Compiler Design (1)
Why Compilers Are Inherently Cool
Last Edited: Jan 19, 2025
At first glance, compilers may not seem very compilcated. After all, they are just programs that translate your C code (or another language, although some languages use an interpreter instead of a compiler) into an assembly language file, and then machine code (0s and 1s). A compiler serves as a translator, but it is not as if you are translating from English to Mandarin. C itself is already a programming language, just not binary. Unfortunately, compilers are much more complicated than this! In my computer systems class, we spent the first few months learning about how the x86-64 instruction set works1. The assembly language is considered low-level because assembly code can be directly translated into machine code — it's a one-to-one match. All the cool stuff in C (and most other high-level programming languages), like data types, variable names, multidimensional arrays, and for loops disappear in assembly. For instance, variables don't have predefined data types in assembly. Consequently, things are interpreted quite flexibly; you read the last four bytes when the variable is an integer, eight when it is a double, and so on. All the for loops get wiped out, and instead you see a bunch of jump statements2. Half the questions on my final exam involved translating C code into assembly, and for compilers to do this based on just a piece of C code, and no AI assistance, is a daunting task. It certainly sounds like a bunch of if-else statements, but compilers employ a crazy level of optimization in the process on top of everything. If there is enough interest, I can give a more solid walkthrough of how C to assembly works. Regardless, you should get the overall feel by now.

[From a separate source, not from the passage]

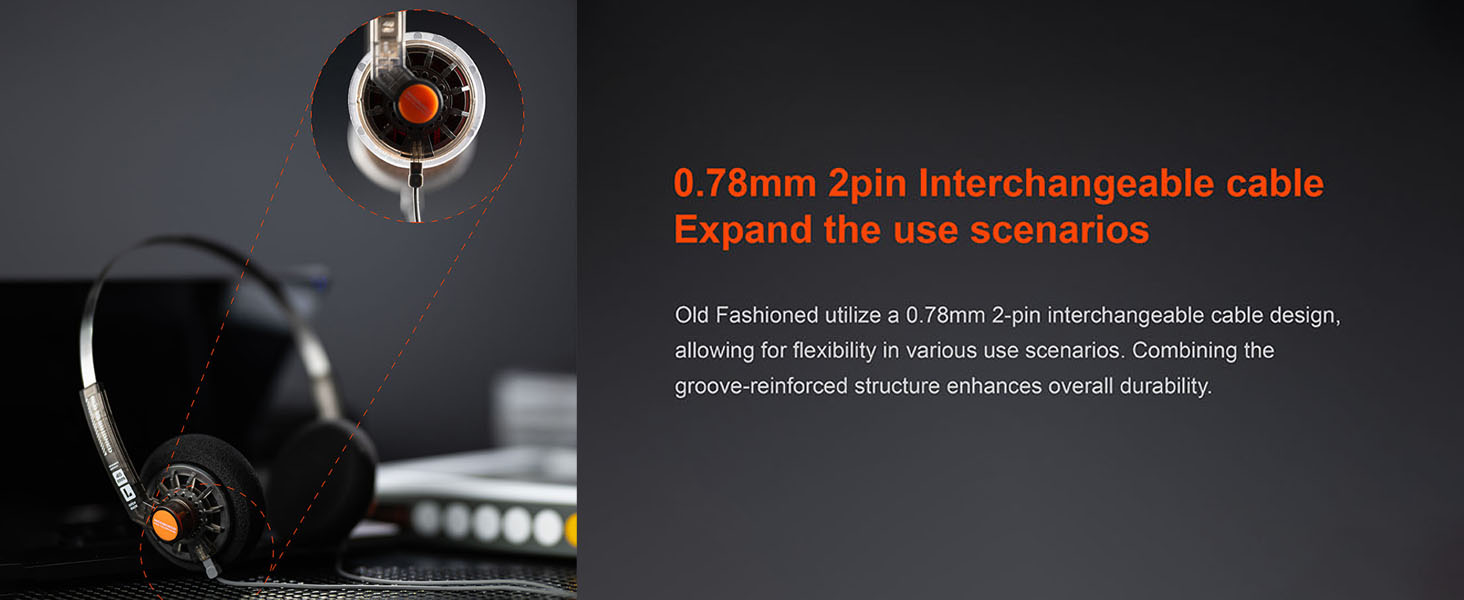 0.78mm 2pin Interchangeable cable
Expand the use scenarios

Old Fashioned utilize a 0.78mm 2-pin interchangeable cable design, allowing for flexibility in various use scenarios. Combining the groove-reinforced structure enhances overall durability.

Wikipedia tells me that the overall compiling process goes through three phases: the front, the middle, and back ends. Over the next few days/weeks, I will be exploring each phase in detail. More specifically:
- Front end: lexical analysis, syntax analysis, and semantic analysis
- Middle end: analysis and optimization
- Final end: code generation
1 x86-64 is a kind of instruction set architecture, which defines how software controls the CPU - a
combination of instructions, registers, managing memory, etc
2 Jump statements are the equivalent of goto statements in C. Even in C, goto statements are not
recommended because of how messy your code gets with nested loops.